Tekst:
☆ ☆ ☆ ☆

1. Niks moet, veel mag. Het eindresultaat doet er niet toe bij procesgericht werken, maar wel de weg ernaartoe. Het ‘werken aan…’ op zich is leuk en plezierig, geeft voldoening en succeservaringen. Wie leert dat een mooi resultaat niet het belangrijkste is, voelt zich vrij om te experimenteren, ontdekken, proberen, opnieuw te proberen, te falen, eigen keuzes te maken... Procesgericht werken gaat dus over kinderen de vrijheid en autonomie geven om de wereld te ontdekken, te exploreren en te bestuderen op de manier die zij kiezen.
2. Omdat er geen voorbeeld is om te volgen moeten kinderen zelf beslissingen nemen, zelf keuzes maken, zelf ontdekken hoe iets werkt, zelf nadenken welke stappen ze gaan zetten, zelf problemen oplossen… Het kind bepaalt zelf wat het gaat doen of ontdekken, wanneer het klaar is en alle stappen daartussen. Dit geeft kinderen zelfvertrouwen en stimuleert hun creativiteit, fantasie, inventiviteit en ondernemingszin.
3. Bij procesgericht werken ligt de nadruk op het spelenderwijs ontdekken, leren kennen en experimenteren met verschillende materialen en hun typische eigenschappen, kenmerken en mogelijkheden. Op die manier leren de allerjongsten de wereld kennen en begrijpen. Kinderen mogen dus zelf kiezen uit het materiaal dat aangeboden wordt en het gebruiken zoals zij willen. Voor wie dit niet lukt, is er de kinderbegeleider die hen stimuleert.
4. Tijdens procesgerichte activiteiten is er veel vrijheid en ruimte om te experimenteren maar er zijn natuurlijk ook grenzen. Als kinderbegeleider bepaal jij deze grenzen. Wat kan voor jou en wat niet? Denk hier op voorhand over na. Vertel de afspraken aan de kinderen bij de start van de activiteit en herhaal de afspraken wanneer nodig. Hierdoor leren kinderen omgaan met afspraken, regels en grenzen binnen de vrijheid die ze krijgen. Gestructureerde vrijheid noemen we dit.

☆ ☆ ☆ ☆

Fragmenten van gegevens over begrenzingskaders:
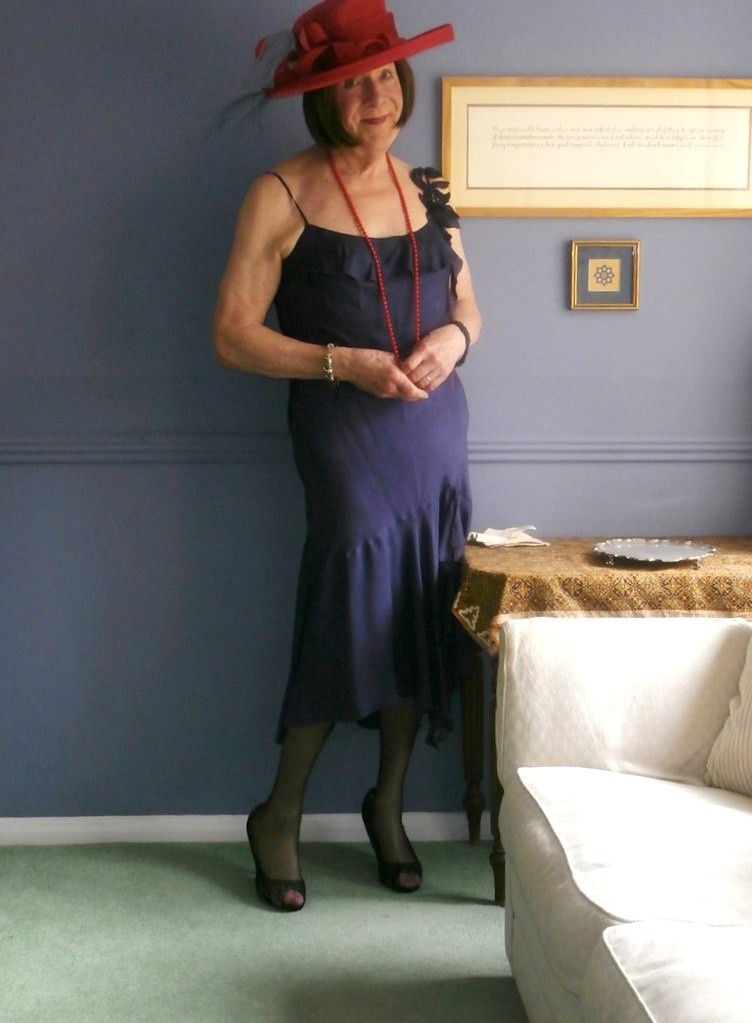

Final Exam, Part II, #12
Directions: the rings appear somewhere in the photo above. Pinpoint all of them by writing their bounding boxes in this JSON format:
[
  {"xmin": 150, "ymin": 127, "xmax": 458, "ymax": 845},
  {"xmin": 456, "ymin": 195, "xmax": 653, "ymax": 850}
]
[{"xmin": 427, "ymin": 376, "xmax": 432, "ymax": 383}]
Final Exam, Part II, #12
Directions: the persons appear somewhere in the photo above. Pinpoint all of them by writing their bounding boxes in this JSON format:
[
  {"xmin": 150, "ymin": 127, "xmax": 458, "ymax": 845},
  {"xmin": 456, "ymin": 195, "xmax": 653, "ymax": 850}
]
[{"xmin": 213, "ymin": 0, "xmax": 482, "ymax": 913}]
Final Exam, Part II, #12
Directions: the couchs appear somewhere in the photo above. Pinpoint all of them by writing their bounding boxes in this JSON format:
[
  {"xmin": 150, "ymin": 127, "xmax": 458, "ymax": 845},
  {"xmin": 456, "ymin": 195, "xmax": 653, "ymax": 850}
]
[{"xmin": 492, "ymin": 609, "xmax": 752, "ymax": 1023}]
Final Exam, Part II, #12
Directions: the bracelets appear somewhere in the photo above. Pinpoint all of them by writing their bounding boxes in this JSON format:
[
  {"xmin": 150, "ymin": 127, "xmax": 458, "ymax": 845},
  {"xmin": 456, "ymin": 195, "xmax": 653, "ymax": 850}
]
[
  {"xmin": 323, "ymin": 342, "xmax": 337, "ymax": 385},
  {"xmin": 443, "ymin": 320, "xmax": 471, "ymax": 367}
]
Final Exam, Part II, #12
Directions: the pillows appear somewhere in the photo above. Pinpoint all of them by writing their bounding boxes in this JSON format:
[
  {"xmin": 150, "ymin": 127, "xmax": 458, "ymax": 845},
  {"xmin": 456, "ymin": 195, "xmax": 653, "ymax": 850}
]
[{"xmin": 700, "ymin": 626, "xmax": 749, "ymax": 803}]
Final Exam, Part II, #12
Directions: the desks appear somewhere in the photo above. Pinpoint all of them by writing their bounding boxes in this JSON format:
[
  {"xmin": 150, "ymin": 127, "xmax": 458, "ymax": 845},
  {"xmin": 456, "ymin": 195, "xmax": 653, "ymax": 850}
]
[{"xmin": 456, "ymin": 532, "xmax": 751, "ymax": 904}]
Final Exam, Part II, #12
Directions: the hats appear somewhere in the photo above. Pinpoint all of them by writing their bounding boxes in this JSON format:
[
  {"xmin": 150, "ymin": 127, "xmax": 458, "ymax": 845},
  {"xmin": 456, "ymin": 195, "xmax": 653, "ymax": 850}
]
[{"xmin": 255, "ymin": 1, "xmax": 456, "ymax": 99}]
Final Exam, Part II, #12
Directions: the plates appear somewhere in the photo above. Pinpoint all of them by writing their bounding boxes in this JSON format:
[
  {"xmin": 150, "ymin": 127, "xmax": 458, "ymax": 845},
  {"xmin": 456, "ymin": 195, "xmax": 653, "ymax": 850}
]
[{"xmin": 592, "ymin": 537, "xmax": 717, "ymax": 570}]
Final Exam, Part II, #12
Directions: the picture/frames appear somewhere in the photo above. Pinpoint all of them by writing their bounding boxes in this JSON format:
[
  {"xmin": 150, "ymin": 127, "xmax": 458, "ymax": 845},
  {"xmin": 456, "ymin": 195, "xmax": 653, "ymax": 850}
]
[
  {"xmin": 571, "ymin": 238, "xmax": 639, "ymax": 312},
  {"xmin": 442, "ymin": 75, "xmax": 751, "ymax": 220}
]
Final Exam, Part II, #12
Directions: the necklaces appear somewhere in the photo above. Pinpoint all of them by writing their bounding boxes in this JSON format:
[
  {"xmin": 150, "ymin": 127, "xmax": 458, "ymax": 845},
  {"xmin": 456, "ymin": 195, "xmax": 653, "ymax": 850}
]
[{"xmin": 325, "ymin": 143, "xmax": 420, "ymax": 370}]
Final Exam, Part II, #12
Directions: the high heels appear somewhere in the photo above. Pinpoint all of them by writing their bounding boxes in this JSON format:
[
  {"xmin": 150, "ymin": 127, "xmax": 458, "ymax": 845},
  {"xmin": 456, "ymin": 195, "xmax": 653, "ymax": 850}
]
[
  {"xmin": 359, "ymin": 787, "xmax": 423, "ymax": 894},
  {"xmin": 247, "ymin": 801, "xmax": 307, "ymax": 912}
]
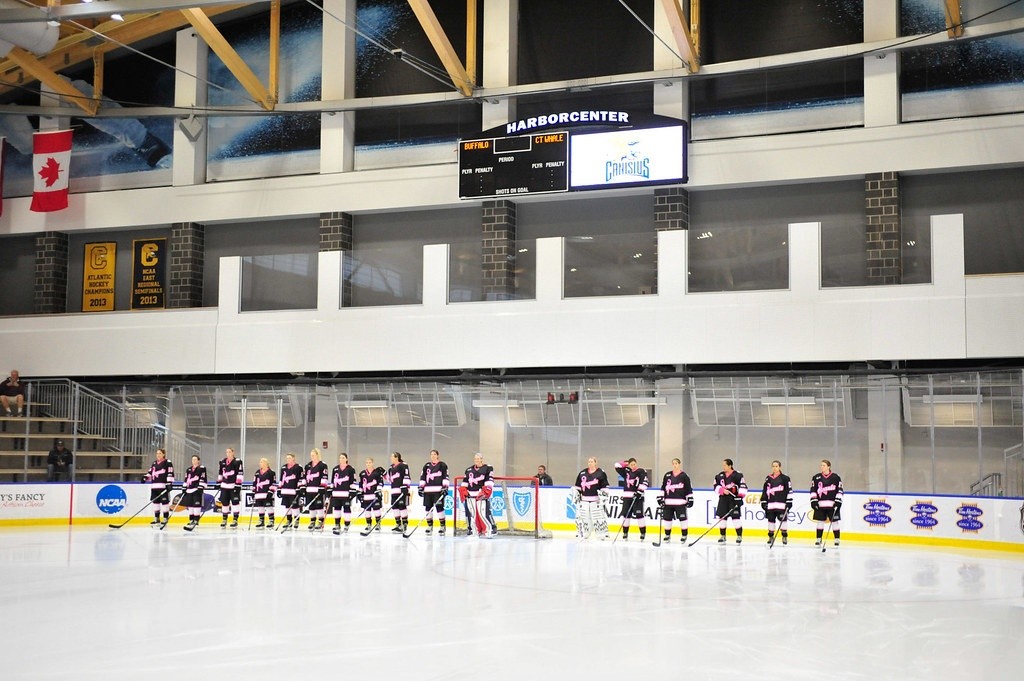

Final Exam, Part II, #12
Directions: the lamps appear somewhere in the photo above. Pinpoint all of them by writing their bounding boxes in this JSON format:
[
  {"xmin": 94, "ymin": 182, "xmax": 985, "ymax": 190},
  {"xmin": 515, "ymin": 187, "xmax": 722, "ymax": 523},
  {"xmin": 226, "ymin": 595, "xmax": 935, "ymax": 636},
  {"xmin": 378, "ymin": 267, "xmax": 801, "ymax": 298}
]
[
  {"xmin": 228, "ymin": 401, "xmax": 270, "ymax": 410},
  {"xmin": 472, "ymin": 400, "xmax": 519, "ymax": 408},
  {"xmin": 345, "ymin": 401, "xmax": 389, "ymax": 408},
  {"xmin": 120, "ymin": 398, "xmax": 159, "ymax": 409},
  {"xmin": 922, "ymin": 394, "xmax": 983, "ymax": 404},
  {"xmin": 617, "ymin": 397, "xmax": 667, "ymax": 405},
  {"xmin": 761, "ymin": 396, "xmax": 817, "ymax": 405}
]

☆ ☆ ☆ ☆

Uit te voeren opdrachten:
1. Vertaal uit de tekst over procesgericht werken deze zin naar het Engels: "Dit geeft kinderen zelfvertrouwen en stimuleert hun creativiteit, fantasie, inventiviteit en ondernemingszin."
2. Ga verder met de tekst over procesgericht werken en schrijf door na de laatste zin.
De rijen heb je voor deze opdrachten niet nodig.

Uitwerkingen:
1. This gives children self-confidence and stimulates their creativity, imagination, inventiveness and entrepreneurial spirit.

2.
5. Procesgerichte activiteiten zijn sociaal. Kinderen leren samenwerken en elkaar helpen. Er heerst een positief en stimulerend leerklimaat waarbij kinderen niet enkel leren van de kinderbegeleider maar ook van elkaar.
6. Jonge kinderen communiceren op hun eigen manier. Emoties en gevoelens kunnen ze vaak nog niet met woorden uitdrukken. Door creatief bezig te zijn of te exploreren kunnen ze op hun manier uiting geven aan hun emoties en gevoelens of ze verwerken.
7. Elke creatie is uniek en naar eigen kunnen. Kinderbegeleiders hoeven geen tijd te steken in het ‘afwerken’ van wat er gemaakt is, het is helemaal van het kind zelf. Dit geeft de kinderbegeleiders de ruimte om intens bezig te zijn met de kinderen, hen te observeren en te ondersteunen of begeleiden in hun proces.
8. Als procesgerichte kinderbegeleider, sta je ‘tussen’ de kinderen. Je bent alert voor de initiatieven van kinderen, observeert nauwgezet, beleeft en speelt mee en onderzoekt samen met hen. Je volgt de weg die kinderen aangeven en ontdekt op die manier wat er zich afspeelt in een kind. Hierdoor krijg je een beter zicht op hoe kinderen leren, wat hen verwondert en hoe ze de wereld proberen te begrijpen.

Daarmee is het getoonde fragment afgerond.